'''
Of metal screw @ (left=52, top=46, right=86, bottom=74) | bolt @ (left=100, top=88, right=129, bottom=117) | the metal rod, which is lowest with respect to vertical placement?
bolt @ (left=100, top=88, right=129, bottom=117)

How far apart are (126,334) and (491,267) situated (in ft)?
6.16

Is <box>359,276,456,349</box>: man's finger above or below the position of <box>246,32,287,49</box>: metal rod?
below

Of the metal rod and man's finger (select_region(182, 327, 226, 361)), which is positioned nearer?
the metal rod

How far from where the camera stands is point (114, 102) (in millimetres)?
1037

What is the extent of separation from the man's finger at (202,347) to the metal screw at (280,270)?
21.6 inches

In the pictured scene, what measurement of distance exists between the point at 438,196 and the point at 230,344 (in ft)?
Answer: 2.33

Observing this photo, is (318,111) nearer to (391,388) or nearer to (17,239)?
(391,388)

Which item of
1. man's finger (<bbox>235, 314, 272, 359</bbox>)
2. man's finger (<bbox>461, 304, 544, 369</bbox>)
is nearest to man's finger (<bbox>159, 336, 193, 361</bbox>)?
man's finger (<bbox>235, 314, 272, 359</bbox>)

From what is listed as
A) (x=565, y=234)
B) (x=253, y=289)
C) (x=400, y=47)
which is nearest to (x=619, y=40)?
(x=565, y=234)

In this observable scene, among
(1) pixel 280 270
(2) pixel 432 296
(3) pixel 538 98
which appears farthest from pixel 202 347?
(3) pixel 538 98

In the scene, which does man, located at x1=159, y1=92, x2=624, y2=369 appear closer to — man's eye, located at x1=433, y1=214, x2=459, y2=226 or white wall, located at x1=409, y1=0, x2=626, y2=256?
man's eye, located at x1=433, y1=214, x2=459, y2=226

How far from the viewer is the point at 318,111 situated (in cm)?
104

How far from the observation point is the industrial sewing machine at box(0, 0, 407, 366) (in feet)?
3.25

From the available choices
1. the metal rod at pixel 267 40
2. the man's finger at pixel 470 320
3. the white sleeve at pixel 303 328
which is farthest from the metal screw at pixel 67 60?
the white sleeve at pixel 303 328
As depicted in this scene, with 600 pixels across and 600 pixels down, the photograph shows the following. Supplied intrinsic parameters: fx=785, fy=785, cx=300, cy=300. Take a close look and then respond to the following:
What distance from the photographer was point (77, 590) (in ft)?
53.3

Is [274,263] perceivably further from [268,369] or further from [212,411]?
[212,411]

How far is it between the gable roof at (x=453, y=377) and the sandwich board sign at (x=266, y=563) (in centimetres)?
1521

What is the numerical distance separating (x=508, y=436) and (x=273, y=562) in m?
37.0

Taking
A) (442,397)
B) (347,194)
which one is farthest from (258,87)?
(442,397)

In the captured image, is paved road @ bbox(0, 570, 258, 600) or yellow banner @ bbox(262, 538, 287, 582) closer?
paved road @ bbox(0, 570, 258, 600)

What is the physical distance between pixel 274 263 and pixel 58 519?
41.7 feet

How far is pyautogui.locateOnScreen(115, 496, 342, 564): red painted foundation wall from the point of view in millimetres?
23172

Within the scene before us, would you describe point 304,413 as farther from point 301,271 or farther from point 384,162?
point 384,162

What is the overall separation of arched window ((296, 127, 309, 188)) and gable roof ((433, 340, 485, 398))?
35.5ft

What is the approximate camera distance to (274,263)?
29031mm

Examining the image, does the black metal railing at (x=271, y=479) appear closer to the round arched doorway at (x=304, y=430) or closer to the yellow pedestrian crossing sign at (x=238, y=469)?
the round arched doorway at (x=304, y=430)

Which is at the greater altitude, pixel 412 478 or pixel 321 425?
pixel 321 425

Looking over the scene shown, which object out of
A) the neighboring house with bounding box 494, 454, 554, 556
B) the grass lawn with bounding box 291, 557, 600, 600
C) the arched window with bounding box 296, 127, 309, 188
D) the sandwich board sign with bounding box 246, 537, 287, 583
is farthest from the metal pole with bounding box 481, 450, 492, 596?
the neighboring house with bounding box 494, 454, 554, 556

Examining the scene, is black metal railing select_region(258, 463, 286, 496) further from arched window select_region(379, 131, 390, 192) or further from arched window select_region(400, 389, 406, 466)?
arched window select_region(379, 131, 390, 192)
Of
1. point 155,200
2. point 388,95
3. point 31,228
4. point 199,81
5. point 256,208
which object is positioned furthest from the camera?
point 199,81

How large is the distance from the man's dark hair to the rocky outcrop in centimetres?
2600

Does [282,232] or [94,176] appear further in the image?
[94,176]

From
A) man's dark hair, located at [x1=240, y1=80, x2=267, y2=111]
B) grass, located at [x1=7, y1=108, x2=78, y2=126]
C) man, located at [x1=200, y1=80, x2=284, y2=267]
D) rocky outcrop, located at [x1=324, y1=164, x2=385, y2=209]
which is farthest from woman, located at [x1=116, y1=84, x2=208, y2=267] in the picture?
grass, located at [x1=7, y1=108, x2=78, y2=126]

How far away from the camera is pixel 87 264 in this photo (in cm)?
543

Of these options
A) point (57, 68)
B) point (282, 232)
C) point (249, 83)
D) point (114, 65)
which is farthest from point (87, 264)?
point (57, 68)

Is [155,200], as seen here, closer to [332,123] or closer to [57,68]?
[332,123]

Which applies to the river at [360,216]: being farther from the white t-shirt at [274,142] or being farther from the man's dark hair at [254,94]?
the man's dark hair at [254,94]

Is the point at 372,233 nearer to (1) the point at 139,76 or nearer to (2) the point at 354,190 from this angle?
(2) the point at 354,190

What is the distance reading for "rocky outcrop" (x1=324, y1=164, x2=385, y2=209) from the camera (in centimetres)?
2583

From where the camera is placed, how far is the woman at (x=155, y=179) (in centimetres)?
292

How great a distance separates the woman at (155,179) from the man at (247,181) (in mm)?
'''
■ What is asked: Copy out the material verbatim, from the line containing "Which applies to" up to and including the last line of the material.

■ Complete response:
Which applies to the river at [360,216]: being farther from the white t-shirt at [274,142] or being farther from the man's dark hair at [254,94]?
the man's dark hair at [254,94]

Is the point at 372,233 nearer to (1) the point at 139,76 or nearer to (2) the point at 354,190 from this angle?
(2) the point at 354,190

What is the distance reading for "rocky outcrop" (x1=324, y1=164, x2=385, y2=209) from the camera (in centimetres)?
2583

From where the camera is placed, how far is the woman at (x=155, y=179) (in centimetres)?
292

How great a distance separates the woman at (155,179) from the man at (247,181) (in mm)?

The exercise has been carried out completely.